International maintains that under Federal Acquisition Regulation (FAR) Sec. 1.602-2 and Sec. 3.101-1, and based on the opinion from AID's General Counsel's Office, AID was required to disqualify Tulane from the procurement because of the appearance of a conflict of interest caused by Tulane's proposed use of the AID employee. Among other things, Sec. 1.602 -2 requires that contracting officers ensure that contractors receive fair, impartial and equitable treatment and Sec. 3.101-1 requires contracting agencies to avoid any conflict of interest or even the appearance of a conflict of interest in government contractor relationships. According to International, the February 24 opinion issued by AID's Office of General Counsel indicated that the agency recognized that Tulane's proposal of the then current AID employee as its "chief of party" created on opportunity for Tulane to obtain preferential treatment and should have resulted in a determination that Tulane was nonresponsible. The protester notes that the AID opinion said that it is not necessary to prove that an offeror was actually given preferential treatment to exclude the firm; the agency can exclude a firm as a result of an opportunity for preferential treatment. Further, International argues that, based on the AID opinion, the agency should have found Tulane nonresponsible based on the apparent conflict of interest that resulted from Tulane's proposal of the AID employee as a consultant in its initial proposal.

An agency may exclude an offeror from a competition because of an apparent conflict of interest in order to protect the integrity of the procurement system, even if no actual impropriety can be shown, so long as the determination is based on facts and not mere innuendo or suspicion. NFK Eng'g, Inc. 65 Comp.Gen. 104 (1985), 89-2 CPD Para. 638. Our role is to determine whether the agency has a reasonable basis for its decision to allow an offeror to compete in the face of an allegation or indication of an apparent conflict of interest. Laser Power Technologies, Inc., B-233369 et al., Mar. 13, 1989, 89-1 CPD Para. 267.

Based on our review of the record, we do not find an apparent conflict of interest that justifies precluding Tulane from the award. Although International initially alleged that the AID employee passed information about the other proposals to Tulane and that other improprieties occurred, the protester now concedes that no actual improprieties occurred in the conduct of this procurement. International now argues that Tulane should be excluded based on the "policy" enunciated in the February 24 AID General Counsel opinion, that Tulane should be found nonresponsible if it nominated the current AID employee.
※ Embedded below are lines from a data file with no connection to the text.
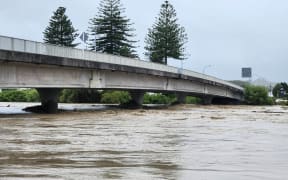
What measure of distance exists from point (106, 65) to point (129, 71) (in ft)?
15.4

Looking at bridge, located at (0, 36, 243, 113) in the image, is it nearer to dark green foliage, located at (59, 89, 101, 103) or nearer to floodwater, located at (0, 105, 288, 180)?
floodwater, located at (0, 105, 288, 180)

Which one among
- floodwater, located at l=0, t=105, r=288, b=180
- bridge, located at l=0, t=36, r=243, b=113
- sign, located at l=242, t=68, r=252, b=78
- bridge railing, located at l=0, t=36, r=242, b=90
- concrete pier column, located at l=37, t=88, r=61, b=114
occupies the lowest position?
floodwater, located at l=0, t=105, r=288, b=180

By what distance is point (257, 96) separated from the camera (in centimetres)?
9619

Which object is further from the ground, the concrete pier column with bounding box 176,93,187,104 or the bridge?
the bridge

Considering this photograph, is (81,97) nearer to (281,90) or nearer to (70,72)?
(70,72)

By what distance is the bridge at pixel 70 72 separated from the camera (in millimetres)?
34906

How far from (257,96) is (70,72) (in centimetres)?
5888

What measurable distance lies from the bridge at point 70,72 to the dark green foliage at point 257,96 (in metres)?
29.5

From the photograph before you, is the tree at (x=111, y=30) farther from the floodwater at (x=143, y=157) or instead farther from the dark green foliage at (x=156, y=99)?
the floodwater at (x=143, y=157)

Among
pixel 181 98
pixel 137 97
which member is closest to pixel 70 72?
pixel 137 97

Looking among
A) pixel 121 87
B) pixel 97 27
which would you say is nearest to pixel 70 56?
pixel 121 87

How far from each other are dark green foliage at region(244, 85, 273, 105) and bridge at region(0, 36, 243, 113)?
29500 mm

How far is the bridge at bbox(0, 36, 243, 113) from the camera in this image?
34.9 m

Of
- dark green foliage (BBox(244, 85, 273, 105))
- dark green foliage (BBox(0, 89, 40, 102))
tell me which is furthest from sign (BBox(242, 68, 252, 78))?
dark green foliage (BBox(0, 89, 40, 102))
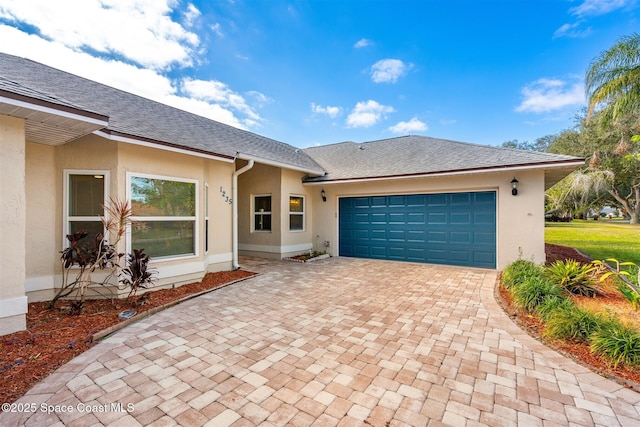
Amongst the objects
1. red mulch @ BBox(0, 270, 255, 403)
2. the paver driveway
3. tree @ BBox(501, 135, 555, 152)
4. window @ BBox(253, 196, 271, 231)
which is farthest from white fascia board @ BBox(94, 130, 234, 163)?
tree @ BBox(501, 135, 555, 152)

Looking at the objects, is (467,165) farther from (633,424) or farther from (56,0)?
(56,0)

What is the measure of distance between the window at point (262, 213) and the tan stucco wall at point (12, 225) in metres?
7.06

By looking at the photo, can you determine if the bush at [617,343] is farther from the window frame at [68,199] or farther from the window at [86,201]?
the window at [86,201]

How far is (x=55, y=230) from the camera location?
17.4ft

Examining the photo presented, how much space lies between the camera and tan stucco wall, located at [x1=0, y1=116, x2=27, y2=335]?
378 cm

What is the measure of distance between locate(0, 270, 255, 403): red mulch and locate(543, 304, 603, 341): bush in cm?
648

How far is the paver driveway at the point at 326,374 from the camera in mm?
2398

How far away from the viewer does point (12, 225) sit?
386 cm

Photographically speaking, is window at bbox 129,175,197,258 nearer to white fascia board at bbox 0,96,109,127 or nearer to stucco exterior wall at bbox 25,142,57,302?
stucco exterior wall at bbox 25,142,57,302

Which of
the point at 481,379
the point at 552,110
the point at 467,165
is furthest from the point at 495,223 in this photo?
the point at 552,110

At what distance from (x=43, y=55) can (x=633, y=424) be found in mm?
13747

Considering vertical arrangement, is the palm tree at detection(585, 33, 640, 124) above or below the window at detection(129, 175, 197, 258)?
above

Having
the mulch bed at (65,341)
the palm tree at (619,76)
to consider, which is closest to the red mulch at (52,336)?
the mulch bed at (65,341)

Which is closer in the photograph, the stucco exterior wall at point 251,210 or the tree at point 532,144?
the stucco exterior wall at point 251,210
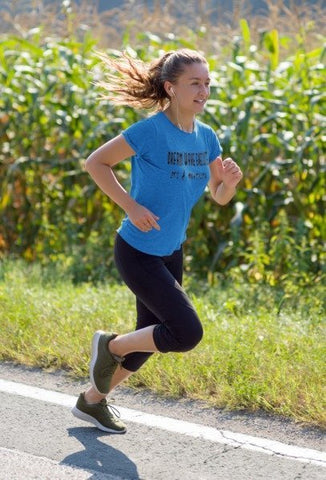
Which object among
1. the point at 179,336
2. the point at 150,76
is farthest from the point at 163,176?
the point at 179,336

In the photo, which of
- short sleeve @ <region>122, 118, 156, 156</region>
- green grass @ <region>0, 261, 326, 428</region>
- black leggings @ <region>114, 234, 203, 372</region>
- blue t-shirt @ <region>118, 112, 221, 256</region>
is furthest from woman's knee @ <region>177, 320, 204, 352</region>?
short sleeve @ <region>122, 118, 156, 156</region>

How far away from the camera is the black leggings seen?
158 inches

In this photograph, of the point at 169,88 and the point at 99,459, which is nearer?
the point at 99,459

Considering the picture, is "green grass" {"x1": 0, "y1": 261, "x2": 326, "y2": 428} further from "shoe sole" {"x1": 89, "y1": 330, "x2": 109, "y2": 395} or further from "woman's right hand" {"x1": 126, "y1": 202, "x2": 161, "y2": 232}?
"woman's right hand" {"x1": 126, "y1": 202, "x2": 161, "y2": 232}

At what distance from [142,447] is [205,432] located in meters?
0.28

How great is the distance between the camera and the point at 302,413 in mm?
4340

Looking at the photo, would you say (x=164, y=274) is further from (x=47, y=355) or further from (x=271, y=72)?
(x=271, y=72)

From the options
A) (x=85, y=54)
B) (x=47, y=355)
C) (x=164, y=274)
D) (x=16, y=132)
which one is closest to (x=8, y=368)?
(x=47, y=355)

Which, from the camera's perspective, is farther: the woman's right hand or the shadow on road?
the woman's right hand

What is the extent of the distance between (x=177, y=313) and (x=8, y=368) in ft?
4.67

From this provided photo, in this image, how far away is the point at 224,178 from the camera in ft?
13.9

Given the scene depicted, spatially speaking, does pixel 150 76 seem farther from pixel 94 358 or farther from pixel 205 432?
pixel 205 432

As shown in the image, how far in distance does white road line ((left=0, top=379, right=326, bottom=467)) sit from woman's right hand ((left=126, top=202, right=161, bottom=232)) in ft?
2.76

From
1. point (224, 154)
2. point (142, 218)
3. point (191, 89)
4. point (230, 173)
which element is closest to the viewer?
point (142, 218)
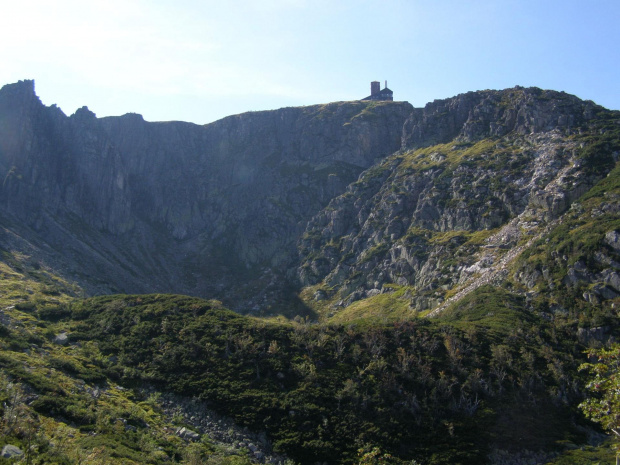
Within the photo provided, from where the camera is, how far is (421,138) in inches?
6309

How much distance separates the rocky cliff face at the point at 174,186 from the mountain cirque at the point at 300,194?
21.6 inches

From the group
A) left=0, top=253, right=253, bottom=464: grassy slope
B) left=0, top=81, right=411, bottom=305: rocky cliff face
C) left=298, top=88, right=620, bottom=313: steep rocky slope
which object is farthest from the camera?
left=0, top=81, right=411, bottom=305: rocky cliff face

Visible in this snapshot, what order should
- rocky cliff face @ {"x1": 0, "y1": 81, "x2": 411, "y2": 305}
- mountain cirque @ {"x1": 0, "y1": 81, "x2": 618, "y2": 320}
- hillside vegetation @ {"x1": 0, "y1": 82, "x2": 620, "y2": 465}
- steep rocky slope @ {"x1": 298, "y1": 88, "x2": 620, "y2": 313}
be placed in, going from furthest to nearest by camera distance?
rocky cliff face @ {"x1": 0, "y1": 81, "x2": 411, "y2": 305} < mountain cirque @ {"x1": 0, "y1": 81, "x2": 618, "y2": 320} < steep rocky slope @ {"x1": 298, "y1": 88, "x2": 620, "y2": 313} < hillside vegetation @ {"x1": 0, "y1": 82, "x2": 620, "y2": 465}

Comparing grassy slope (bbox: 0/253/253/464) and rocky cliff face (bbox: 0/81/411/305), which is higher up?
rocky cliff face (bbox: 0/81/411/305)

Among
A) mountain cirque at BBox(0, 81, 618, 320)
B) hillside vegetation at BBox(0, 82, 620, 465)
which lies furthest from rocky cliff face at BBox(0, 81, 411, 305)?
hillside vegetation at BBox(0, 82, 620, 465)

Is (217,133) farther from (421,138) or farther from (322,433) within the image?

We disagree. The agency's obligation here was to avoid a conflict of interest and prevent one competitor from obtaining an unfair competitive advantage. Here, to prevent what it concluded could constitute an appearance of a conflict of interest, AID evaluated Tulane's proposal only on the basis of an alternate "chief of party" and advised Tulane that the AID employee was not acceptable. Under the circumstances, in the absence of any evidence whatsoever that the AID employee in question had access to other offerors' proposals or to other procurement sensitive information, that he improperly passed information or, in any manner, influenced the procurement, we have no basis to disagree with AID's handling of the situation or to require it to disqualify Tulane from the competition. See Laser Power Technologies, Inc., B-233369 et al., supra.

The protest is denied.

/1/ The "chief of party" is the contractor's team leader and point of contact between AID and the contractor.

/2/Initially, International argued that more than just an appearance of a conflict of interest had occurred-- that the AID employee proposed by Tulane had reviewed the proposals of the other offerors, had passed information to Tulane about its competitors' proposals and had influenced a member of the evaluation panel to select Tulane. Also, International filed a second protest (B-234629.3) arguing that AID improperly evaluated its proposal and failed to conduct meaningful discussions. After AID filed its report and provided other information that satisfied most of International's concerns, the protester withdrew these grounds of protest and its second protest.